Termik santrallerin çalışması sonucu ortaya çıkan kükürt dioksit başta olmak üzere baca gazları birçok çevresel problemi de beraberinde getirmektedir. Kullanılan yakıta bağlı olarak değişen oranlarda çıkan gazlar ve havada asılı kalabilen tozlar bronşit ve damar hastalıkları gibi hastalıkların yanında insan ölümlerine de sebebiyet vermektedir.

Termik santrallerin oluşturduğu hava kirliliği sadece havayı soluyan canlılara değil, orman ve geniş tarım arazilerine de olumsuz etkiler yapmaktadır. Bacadan çıkan gazlar ve havada asılı tozlar tarımsal alanlarda ürün verim ve kalitelerine de olumsuz etkileri görülmektedir. Termik santral bacalarından çıkan tozlar bitkilerde gözenekleri tıkamakta ve fotosentezi azaltarak bitki gelişimini yavaşlatmaktadır.

Kükürtlü ve azotlu gazlar asit yağmurlarına neden olmaktadır. Bacalardan atılan kükürt ve azot oksitler, rüzgârla birlikte ortalama 2-7 gün içerisinde atmosfere ulaşarak su buharı ile birleşmekte Sülfürik Asit ve Nitrik Asit oluşturmaktadır. Atmosferde oluşan bu asitler, yağmur ve kar ile yeryüzüne inmektedir.

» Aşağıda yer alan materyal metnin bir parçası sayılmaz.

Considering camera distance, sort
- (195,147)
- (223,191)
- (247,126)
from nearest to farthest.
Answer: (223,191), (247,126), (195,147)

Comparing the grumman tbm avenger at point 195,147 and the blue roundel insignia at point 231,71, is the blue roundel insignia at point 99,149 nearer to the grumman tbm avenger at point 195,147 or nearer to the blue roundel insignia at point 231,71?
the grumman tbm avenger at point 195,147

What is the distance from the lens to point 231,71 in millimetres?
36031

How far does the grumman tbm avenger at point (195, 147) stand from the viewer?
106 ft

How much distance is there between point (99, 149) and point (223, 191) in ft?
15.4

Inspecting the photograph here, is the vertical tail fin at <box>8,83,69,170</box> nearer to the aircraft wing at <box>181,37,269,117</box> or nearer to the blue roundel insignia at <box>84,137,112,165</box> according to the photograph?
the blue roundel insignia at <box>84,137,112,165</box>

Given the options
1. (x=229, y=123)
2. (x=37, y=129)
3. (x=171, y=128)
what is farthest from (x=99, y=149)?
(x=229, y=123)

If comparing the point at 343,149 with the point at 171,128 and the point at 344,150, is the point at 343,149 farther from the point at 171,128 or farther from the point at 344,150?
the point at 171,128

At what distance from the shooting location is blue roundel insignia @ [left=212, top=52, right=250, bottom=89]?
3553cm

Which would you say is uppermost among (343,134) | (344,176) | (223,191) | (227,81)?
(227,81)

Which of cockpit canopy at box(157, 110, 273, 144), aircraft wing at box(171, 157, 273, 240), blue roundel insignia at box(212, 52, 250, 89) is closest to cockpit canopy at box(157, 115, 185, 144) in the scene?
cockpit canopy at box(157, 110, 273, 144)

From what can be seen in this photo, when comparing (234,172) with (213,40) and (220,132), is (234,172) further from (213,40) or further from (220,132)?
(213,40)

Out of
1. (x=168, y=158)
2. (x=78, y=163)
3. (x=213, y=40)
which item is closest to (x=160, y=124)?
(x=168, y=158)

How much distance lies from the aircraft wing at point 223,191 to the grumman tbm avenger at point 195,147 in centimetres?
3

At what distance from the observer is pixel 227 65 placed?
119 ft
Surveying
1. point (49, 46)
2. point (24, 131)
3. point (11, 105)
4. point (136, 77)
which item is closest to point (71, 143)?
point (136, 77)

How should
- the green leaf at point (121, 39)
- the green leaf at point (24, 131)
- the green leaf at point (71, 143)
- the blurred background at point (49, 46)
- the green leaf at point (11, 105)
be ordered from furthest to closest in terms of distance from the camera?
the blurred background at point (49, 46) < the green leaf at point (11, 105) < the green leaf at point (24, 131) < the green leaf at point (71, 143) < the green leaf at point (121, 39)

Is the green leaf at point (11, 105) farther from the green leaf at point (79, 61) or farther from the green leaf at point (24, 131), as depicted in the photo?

Termik santrallerin bacalarından çıkan kül içerisinde bulunan radon, polonyuma dönüşmekte ve radyoaktif etkilerde bulunmaktadır. Yine termik santral çevrelerinde uranyum radyoaktif maddesine de rastlanmaktadır.

Termik santrallerde soğutma, temizleme ve benzeri işlemler için yüksek miktarlarda su kullanılmaktadır. Kullanılan bu suyun, yakın çevreye yüksek sıcaklıkta deşarjı sonucu ortamdaki sıcaklık artmaktadır. Bu nedenle deşarj alanında toprak canlılığı olumsuz etkilenmektedir.

Uçucu küllerde bulunan demir, çinko, bakır gibi ağır metaller yağmur sularıyla yer altı suyuna ve oradan da içme suyu kaynaklarına ulaşabilmektedir.

Termik santrallerin hava ve su ortamlarında yarattığı etkiler toprak için de geçerlidir. Santralde kullanılan suların toprağa deşarjı, asit yağmurları, uçucu küllerin toprak üzerinde birikmesi gibi birçok kavram toprak kirliliğine ve dolaylı olarak bitkisel üretimde verimin azalmasına, ürün kalitesinin bozulmasına sebep olmaktadır. Uzun vadede toprağın çoraklaşması ve orman alanlarının asit yağmurları nedeniyle zayıflamasına neden olabilmektedir.

Hemen tüm canlılar termik santral atıklarından olumsuz etkilenmektedir. Doğadaki mikroorganizmalardan yüksek canlılara kadar hemen tamamı doğrudan veya dolaylı olarak termik santral atıklarından zarar görmektedir. Bu nedenle baca gazı salınımı ve soğutma suyunun deşarjı ile ilgili olarak çağdaş dünyada çok sıkı tedbirler alınmaktadır.

Çevre koruma önlemleri termik santrallerde üretim maliyetleri içerisinde oransal olarak % 30’a kadar çıkmaktadır. Bu nedenle, çağdaş dünyada alternatif sürdürülebilir enerji kaynakları öncelikli değerlendirilmeye çalışılmaktadır.